A decisão do CHUA é iníqua, mas a do Hospital Fernando Fonseca leva a injustiça ainda mais longe, ao exigir “diário e mensal”. Ou seja, no limite, um enfermeiro até pode estar um mês inteiro em serviço covid-19, mas se apenas trabalhar três horas por dia no combate à pandemia, já não recebe subsídio. Tendo em conta as situações que o SINDEPOR conhece, esta exigência de 50% de serviço, ao mês e ao dia, verifica-se apenas na Amadora.

“O cidadão espera que as leis sejam aplicadas de forma uniforme em todo o país, mas não é isso que acontece. Este subsídio, já de si restritivo, ficou refém dos conselhos de administração e alguns criaram artifícios para não o pagarem. Uma arbitrariedade totalmente inadmissível, que não nos cansaremos de denunciar”, vinca Carlos Ramalho, presidente do SINDEPOR. “No fundo estamos perante um estratagema para pagarem o menos possível e ao menor número de profissionais”, acusa. “Como é possível chamarem heróis aos enfermeiros pela nossa entrega no combate à pandemia e depois tratarem-nos assim?”, questiona ainda o líder sindical, voltando a apelar “à intervenção do primeiro-ministro e da ministra da Saúde para que se anulem estas desigualdades”.

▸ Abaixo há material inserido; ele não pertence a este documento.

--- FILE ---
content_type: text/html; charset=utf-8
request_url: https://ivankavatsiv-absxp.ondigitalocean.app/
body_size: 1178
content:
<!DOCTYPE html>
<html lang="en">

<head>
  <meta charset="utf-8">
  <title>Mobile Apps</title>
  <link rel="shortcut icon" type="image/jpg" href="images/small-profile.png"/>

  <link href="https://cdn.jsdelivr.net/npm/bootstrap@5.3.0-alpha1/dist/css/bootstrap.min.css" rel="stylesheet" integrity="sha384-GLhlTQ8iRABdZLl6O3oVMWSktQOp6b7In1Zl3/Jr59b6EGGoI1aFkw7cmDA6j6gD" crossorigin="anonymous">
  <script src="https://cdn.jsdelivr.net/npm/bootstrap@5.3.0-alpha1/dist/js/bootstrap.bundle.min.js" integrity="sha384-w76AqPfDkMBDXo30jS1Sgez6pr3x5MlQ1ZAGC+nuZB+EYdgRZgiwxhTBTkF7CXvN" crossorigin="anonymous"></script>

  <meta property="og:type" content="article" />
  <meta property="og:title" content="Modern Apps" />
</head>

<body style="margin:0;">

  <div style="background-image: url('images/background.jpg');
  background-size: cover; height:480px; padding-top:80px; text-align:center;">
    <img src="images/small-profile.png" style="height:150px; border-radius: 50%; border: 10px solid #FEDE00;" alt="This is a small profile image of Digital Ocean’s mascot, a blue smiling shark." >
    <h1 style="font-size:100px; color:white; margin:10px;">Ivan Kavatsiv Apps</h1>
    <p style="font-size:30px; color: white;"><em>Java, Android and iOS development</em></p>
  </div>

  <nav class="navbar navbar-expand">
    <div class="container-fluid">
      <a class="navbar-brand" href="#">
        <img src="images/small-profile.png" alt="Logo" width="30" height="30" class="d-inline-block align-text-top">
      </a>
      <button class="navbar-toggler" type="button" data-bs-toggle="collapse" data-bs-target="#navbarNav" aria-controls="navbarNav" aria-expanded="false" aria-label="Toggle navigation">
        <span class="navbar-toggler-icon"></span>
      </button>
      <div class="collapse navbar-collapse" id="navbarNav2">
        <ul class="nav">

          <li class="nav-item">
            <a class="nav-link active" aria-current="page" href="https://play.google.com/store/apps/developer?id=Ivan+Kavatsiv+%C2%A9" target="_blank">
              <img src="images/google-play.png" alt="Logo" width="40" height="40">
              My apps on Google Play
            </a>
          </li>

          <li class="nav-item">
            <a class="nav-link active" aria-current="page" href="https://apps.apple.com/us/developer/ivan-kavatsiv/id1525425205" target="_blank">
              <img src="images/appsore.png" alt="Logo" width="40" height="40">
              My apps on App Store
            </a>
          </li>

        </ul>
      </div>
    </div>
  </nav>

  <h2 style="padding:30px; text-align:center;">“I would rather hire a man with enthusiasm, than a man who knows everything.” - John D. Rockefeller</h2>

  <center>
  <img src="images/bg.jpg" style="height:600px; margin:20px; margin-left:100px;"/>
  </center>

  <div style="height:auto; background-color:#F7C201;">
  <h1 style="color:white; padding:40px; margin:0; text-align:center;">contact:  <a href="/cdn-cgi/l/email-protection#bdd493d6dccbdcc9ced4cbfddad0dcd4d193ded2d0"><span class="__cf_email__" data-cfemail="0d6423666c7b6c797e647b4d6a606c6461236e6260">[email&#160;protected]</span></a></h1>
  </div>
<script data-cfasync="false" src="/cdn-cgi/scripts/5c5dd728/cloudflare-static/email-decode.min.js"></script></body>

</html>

Mas os problemas com o subsídio de risco covid-19 não se ficam por aqui. Por exemplo, os enfermeiros do Hospital Fernando Fonseca ainda não receberam o pagamento referente aos meses de janeiro e fevereiro. Nalguns estabelecimentos, o subsídio foi pago no final de março, noutros no final de abril e, no caso do estabelecimento da Amadora, os profissionais de saúde acreditam que lhes será pago no final de maio.

Outra injustiça, verificada no hospital da Amadora, prende-se com enfermeiros que trabalham em zonas classificadas como “limpas” – pelo que não tem direito ao subsídio covid-19 –, mas, na prática, acabam por tratar pessoas infetadas. Tomemos como exemplo a urgência de obstetrícia do Fernando Fonseca. Desde o início do ano e até 25 de março foram feitos 44 partos a grávidas infetadas com covid-19. Deste total, 24 entraram na zona limpa e 20 na área covid. Ou seja, quem na realidade tratou mais grávidas infetadas com covid-19 não tem direito ao subsídio.

Tendo em conta que pelo menos um estudo científico indica que, em Portugal, houve mais profissionais de saúde infetados com covid-19 em áreas não dedicadas à doença, desde logo porque a proteção dos profissionais é menor, o SINDEPOR defende a atribuição deste subsídio de risco extraordinário a todos os enfermeiros. Mais: o SINDEPOR vai continuar a lutar pela criação de um subsídio de risco permanente, e não extraordinário, para todos os enfermeiros, tendo em conta as caraterísticas e a penosidade da profissão.